We have been working to add some new data to the platform. Specifically the breakdown of the disclosure of the Equity Compensation Plan Information (EQCPI). I specifically have been evaluating the tests we need to identify the cases that need to be inspected. As good as our parser it we still get some bad parses and we need to be able to systematically identify those and shunt them to a review queue for a person to look at. For context, with Executive or Director Compensation, if the sum of the reported compensation differs from the reported total by more than $10,000 a human looks to see if the issue can be addressed (maybe a value is reported as 123.456 and on closer examination it appears that it should have been reported as 123,456).
What we are seeing in the EQCPI disclosures are errors in the disclosure that we can’t initially be certain of the source of the error. Here is what I saw in a summary file after I ran the code we are working on to identify potential errors.
This was reported in a proxy filing made by OXFORD INDUSTRIES (CIK: 75288). If I were collecting this data for research I would be concerned about the reliability of these values since there is no total for TO_BE_ISSUED. However, this is what was reported (other than the normalization choices we made) as you can see in the next image.
So while this merits review, the captured data accurately represents the disclosure that was made.
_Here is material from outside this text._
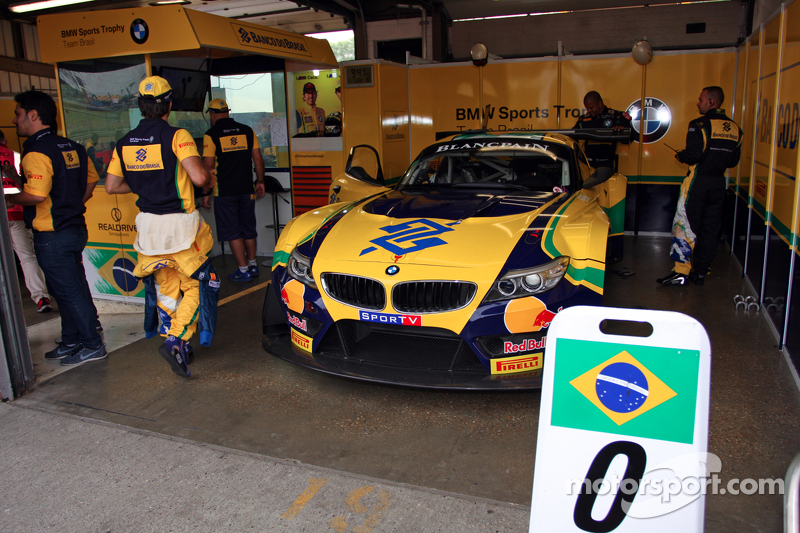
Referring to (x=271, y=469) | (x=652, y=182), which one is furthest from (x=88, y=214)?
(x=652, y=182)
For internal purposes though I need to be more confident that the data was correctly captured. I have decided that we should stop ignoring dashes and dash like characters and replacing them with something consistent. Currently, we replace dashes with nothing. I am leaning to start replacing them with something clever like wasDASH. I am also thinking about replacing blanks (the value for total under Number of Securities . . .) with wasBLANK.
The advantage of doing so is that we can reduce significantly the cases we have to review. If we do this internally, no big deal. However, I was thinking about whether or not this would benefit you when you are normalizing tabular data. Here is a screenshot of what I am considering.
In some ways this might seem excessive but I don’t know what I don’t know. My point is that to get it right we have to consider that something happened between extraction and dehydration. My lovely wife will tell you quickly that I am not perfect, the point I am trying to make is that some of these html source files can be in a shape and structure we have never seen before and so the error could be that one of our assumptions that is embedded into the code is wrong for this case.
The next time I send out an update I am going to survey you as to whether or not we should make this part of the normalization so that you see these values when the tables are rehydrated.